I'm not listening to that but if the argument is that the Herman's Hermits version of I'm Henry VIII, I Am is not a great song, that's one of the dumbest fucking things I've ever heard.

The Drill SGT said...

I'm Henry VII is absolutely memorable. In the best and worst ways as it can haunt you for hours...

Sebastian said...

"all good music was created between 1580 and 1980"

Most of it between 1700 and 1910 though.

Off the charts, Coltrane's best made '65 OK.

Ann Althouse said...

"in regards to Henry Viii - now we know where the Ramones got their "second verse, same as the first" from."

Yeah, Henry the 8th is kind of a Ramones song in many ways.

Static Ping said...

Farmer: The guys on the podcast do describe the Herman's Hermits hits as "goofy" but they do seen to like both songs nonetheless.

Personally, I love me some goofy music if it is well done.
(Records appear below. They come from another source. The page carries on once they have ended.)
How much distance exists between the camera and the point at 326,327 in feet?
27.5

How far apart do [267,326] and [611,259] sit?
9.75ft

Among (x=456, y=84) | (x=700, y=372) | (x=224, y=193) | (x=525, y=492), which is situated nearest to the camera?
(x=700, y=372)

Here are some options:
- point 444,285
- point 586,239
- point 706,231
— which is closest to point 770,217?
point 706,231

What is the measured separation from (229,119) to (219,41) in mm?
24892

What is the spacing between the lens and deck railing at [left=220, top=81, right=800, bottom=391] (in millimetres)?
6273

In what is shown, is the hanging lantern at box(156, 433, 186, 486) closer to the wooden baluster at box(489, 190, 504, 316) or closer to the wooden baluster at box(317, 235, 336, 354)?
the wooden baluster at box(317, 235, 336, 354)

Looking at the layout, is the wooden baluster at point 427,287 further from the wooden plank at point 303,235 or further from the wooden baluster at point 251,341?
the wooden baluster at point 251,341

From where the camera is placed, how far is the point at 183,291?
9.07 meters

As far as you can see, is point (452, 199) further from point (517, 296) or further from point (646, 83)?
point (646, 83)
These were very well done.

Ann: I listened to the music portion (the first half). It was entertaining and the two blokes were pleasant to the ear, but as far as the analysis went it was relatively shallow. Nice fluff. Wouldn't be opposed to listening to it while commuting if I found the topic interesting.

Mr. D said...

I agree with other commenters about '66. It was a very cool year. You had great tunes and Batman and the Man from U.N.C.L.E. on television. This compilation gives a fun overview of the music and television sounds of the year. I'll bet you can buy it from Althouse's Amazon portal, too.

Ann Althouse said...

"Did punk begin with 'I'm Henry The 8th I Am'? The minimal production, the basic drums, the snotty sloppy carefree vocal delivery, the directly Ramones-inspiring, 4th wall breaking cry of "Second Verse, same as the first".. to what extent could this track be considered an overlooked antecendent of the punk rock movement?"

Ann Althouse said...

"OK, it's your blog, not mine, and I mean that sincerely, not ironically or sarcastically. I am going to count to ten before posting from now on."

It might help to stop and think why I chose to post this. Think how disappointing it is to me to put something up that I believe is good and then to see comments that didn't even absorb what was pointed at but jumped to bitch about something that was a waste of time. Who's wasting whose time?

Ann Althouse said...

I made a new post on the Henry VIII/Ramones stuff.